Per quanto riguarda i "provvedimenti sulla sicurezza" oltre a trattare nuovamente la Bossi-Fini e la sua mancata modifica da parte del Govero Prodi, Amnesty International si sofferma sugli ultimi avvenimenti e scrive "
Nel corso del primo consiglio dei Ministri del 21 maggio 2008 il governo Berlusconi in carica ha approvato un insieme di modifiche e proposte normative, anch'esse nominalmente riferite alla "sicurezza", che prevedono pesanti restrizioni e nuove figure di reato le quali colpiscono soprattutto gli immigrati, direttamente o indirettamente. Il giorno stesso il ministro dell'interno Maroni ha così potuto annunciare l'introduzione del "reato di immigrazione clandestina, con una procedura rapida di giudizio e di espulsione (...) e il trattenimento nei CPT fino a 18 mesi, anticipando una direttiva europea" attualmente in discussione. Le nuove misure sono state accompagnate da diverse dichiarazioni in linea con la tendenza segnalata a stigmatizzare interi gruppi di persone, in particolare i rom e i migranti irregolari; il leader dell'opposizione Walter Veltroni ha dichiarato che queste misure in larga parte coincidono con quelle pianificate dalla precedente maggioranza di governo. Il cosiddetto "pacchetto sicurezza" più precisamente include:
  • un decreto legge che punisce con la reclusione e la confisca del bene chi affitta un immobile a un immigrato irregolare, attribuisce più ampi poteri ai sindaci in materia di "ordine e sicurezza pubblica" e rende una circostanza aggravante di qualsiasi reato quella di essere stato commesso da un immigrato irregolare;
  • un disegno di legge che propone di considerare reato l'ingresso e il soggiorno irregolare in Italia e intende portare a 18 mesi il tempo massimo della detenzione nei centri a scopo di espulsione (ora di 60 giorni);
  • una bozza di decreto legislativo che prevede la cancellazione dell'effetto sospensivo dell'espulsione, recentemente attribuito al ricorso contro lo status di rifugiato ; altre due bozze di decreti legislativi che inaspriscono le norme relative ai ricongiungimenti familiari e al soggiorno dei cittadini Ue.

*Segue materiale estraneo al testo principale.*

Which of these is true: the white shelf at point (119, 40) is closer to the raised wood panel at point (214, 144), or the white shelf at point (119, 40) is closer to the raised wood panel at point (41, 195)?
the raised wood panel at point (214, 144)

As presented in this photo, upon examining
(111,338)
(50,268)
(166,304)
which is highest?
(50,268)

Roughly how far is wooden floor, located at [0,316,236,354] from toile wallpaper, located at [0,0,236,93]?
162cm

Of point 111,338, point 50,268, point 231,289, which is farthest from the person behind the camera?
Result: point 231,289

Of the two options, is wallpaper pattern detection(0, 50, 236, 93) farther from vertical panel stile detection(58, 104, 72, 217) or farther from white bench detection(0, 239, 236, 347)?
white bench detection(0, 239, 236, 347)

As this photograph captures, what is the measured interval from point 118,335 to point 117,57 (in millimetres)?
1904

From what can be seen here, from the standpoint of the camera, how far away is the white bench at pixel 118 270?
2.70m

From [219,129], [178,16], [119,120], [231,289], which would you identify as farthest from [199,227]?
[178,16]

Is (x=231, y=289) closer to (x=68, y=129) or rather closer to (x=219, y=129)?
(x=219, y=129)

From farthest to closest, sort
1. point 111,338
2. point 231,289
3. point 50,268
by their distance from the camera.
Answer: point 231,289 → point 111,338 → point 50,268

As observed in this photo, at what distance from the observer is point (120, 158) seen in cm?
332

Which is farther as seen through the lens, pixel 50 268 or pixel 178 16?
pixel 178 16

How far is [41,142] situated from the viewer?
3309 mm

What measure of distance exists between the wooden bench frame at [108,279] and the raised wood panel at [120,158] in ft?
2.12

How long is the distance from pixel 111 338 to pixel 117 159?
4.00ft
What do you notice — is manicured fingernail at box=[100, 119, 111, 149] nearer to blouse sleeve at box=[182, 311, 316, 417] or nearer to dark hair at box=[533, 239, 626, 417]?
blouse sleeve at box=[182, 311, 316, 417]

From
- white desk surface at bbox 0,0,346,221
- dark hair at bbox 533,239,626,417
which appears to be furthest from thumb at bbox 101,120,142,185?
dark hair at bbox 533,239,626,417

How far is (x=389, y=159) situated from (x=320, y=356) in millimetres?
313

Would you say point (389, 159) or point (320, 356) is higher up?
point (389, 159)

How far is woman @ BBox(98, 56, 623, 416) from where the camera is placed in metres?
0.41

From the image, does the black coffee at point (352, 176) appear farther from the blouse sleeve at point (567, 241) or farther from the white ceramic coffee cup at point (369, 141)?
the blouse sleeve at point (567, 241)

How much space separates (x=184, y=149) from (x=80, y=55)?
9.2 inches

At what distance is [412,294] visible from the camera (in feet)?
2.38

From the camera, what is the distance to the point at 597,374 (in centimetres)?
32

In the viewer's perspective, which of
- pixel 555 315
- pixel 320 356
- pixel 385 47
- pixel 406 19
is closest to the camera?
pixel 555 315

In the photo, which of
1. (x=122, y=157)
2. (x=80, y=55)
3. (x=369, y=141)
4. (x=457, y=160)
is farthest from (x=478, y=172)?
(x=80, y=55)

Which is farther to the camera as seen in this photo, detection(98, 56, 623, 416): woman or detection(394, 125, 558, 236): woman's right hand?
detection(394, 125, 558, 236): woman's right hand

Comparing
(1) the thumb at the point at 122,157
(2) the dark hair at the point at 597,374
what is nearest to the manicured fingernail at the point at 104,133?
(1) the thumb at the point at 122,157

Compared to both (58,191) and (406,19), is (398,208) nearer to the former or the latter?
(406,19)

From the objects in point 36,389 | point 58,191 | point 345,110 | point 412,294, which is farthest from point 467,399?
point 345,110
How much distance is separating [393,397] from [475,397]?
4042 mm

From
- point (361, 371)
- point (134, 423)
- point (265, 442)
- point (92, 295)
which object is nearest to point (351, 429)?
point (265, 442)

Hanno espresso allarme per la riforma normativa molte organizzazioni non governative italiane e internazionali e lo stesso Unhcr, il quale ha sottolineato come i richiedenti asilo, spesso costretti dalla mancanza di alternative a fare ingresso irregolarmente nei paesi dove cercano protezione, potrebbero venire accusati di aver commesso un reato. AI è estremamente allarmata per il contenuto di queste misure, per le modalità affrettate e propagandistiche della loro emanazione e per il clima di discriminazione che le ha precedute e che le accompagna. L'incriminazione dei richiedenti asilo per ingresso irregolare è peraltro espressamente escluso dalla Convenzione di Ginevra sullo status dei rifugiati."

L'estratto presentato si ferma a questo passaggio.